> **WORK INSTRUCTION**
Please copy every record below exactly and leave out the pictures.

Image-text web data
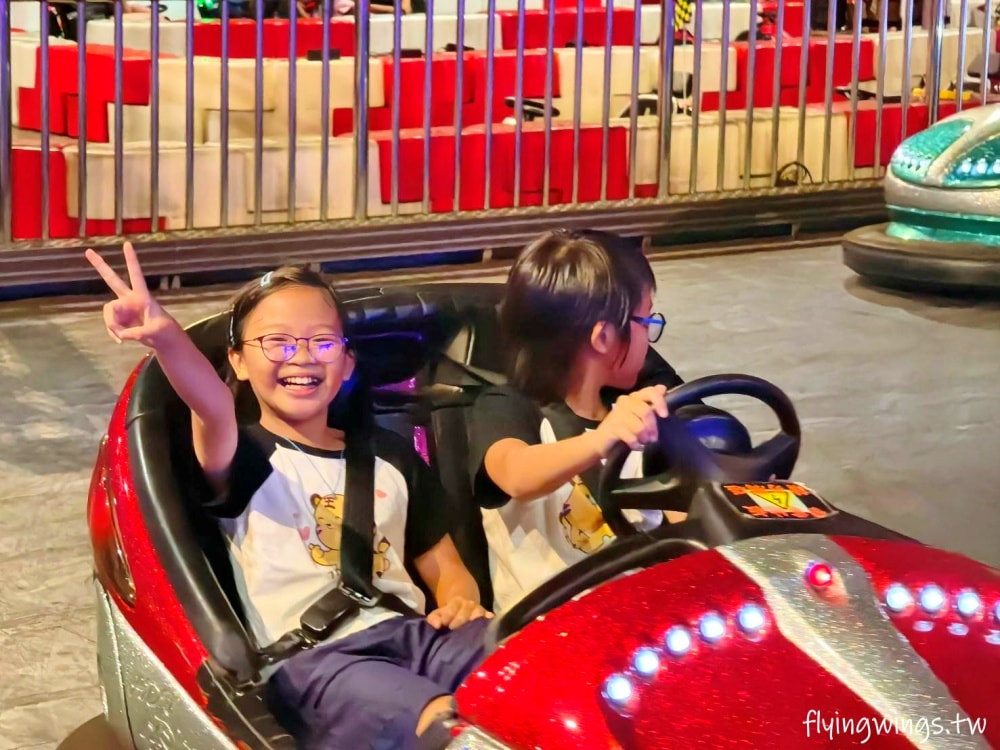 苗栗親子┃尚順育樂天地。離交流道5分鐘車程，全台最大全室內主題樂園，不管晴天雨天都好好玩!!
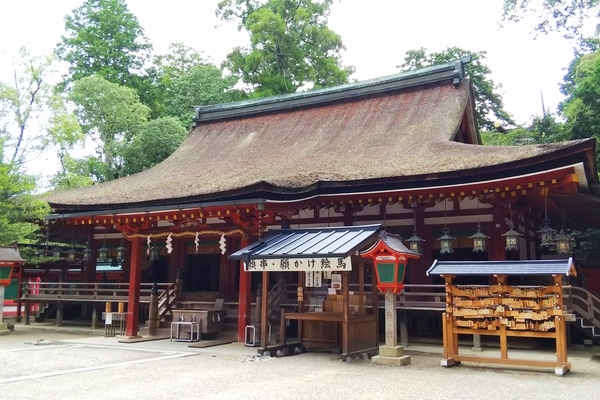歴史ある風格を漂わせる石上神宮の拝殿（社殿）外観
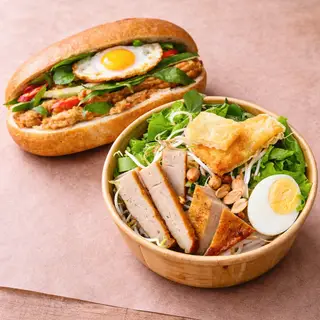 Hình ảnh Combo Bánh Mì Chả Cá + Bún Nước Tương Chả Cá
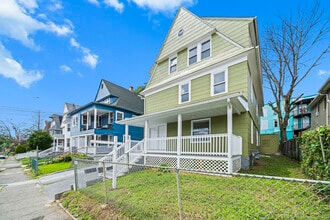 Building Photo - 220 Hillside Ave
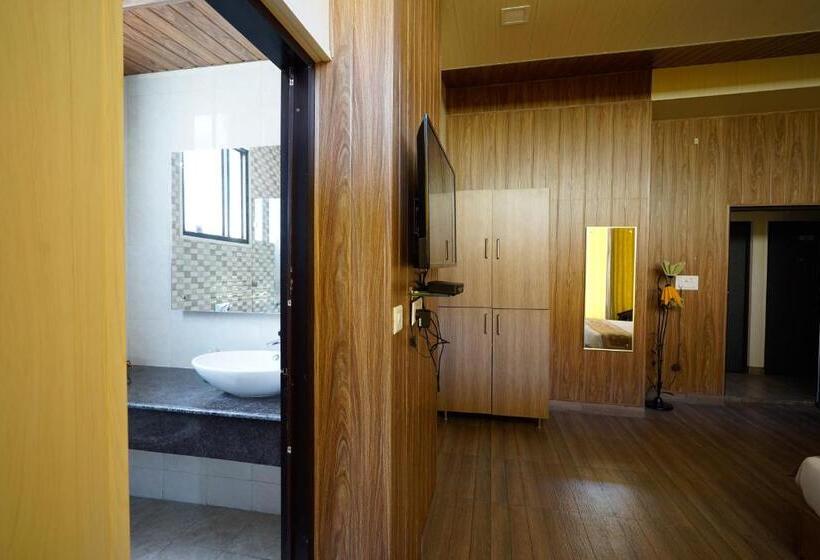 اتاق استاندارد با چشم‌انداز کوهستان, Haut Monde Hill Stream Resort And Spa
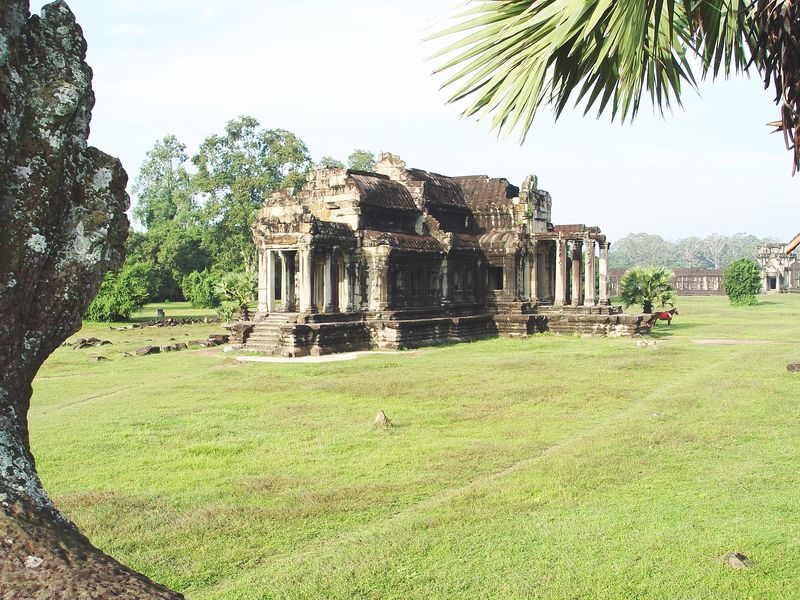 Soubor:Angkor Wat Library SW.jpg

> **SOLVED EXERCISE**
 苗栗親子┃尚順育樂天地。離交流道5分鐘車程，全台最大全室內主題樂園，不管晴天雨天都好好玩!!
歴史ある風格を漂わせる石上神宮の拝殿（社殿）外観
 Hình ảnh Combo Bánh Mì Chả Cá + Bún Nước Tương Chả Cá
 Building Photo - 220 Hillside Ave
 اتاق استاندارد با چشم‌انداز کوهستان, Haut Monde Hill Stream Resort And Spa
 Soubor:Angkor Wat Library SW.jpg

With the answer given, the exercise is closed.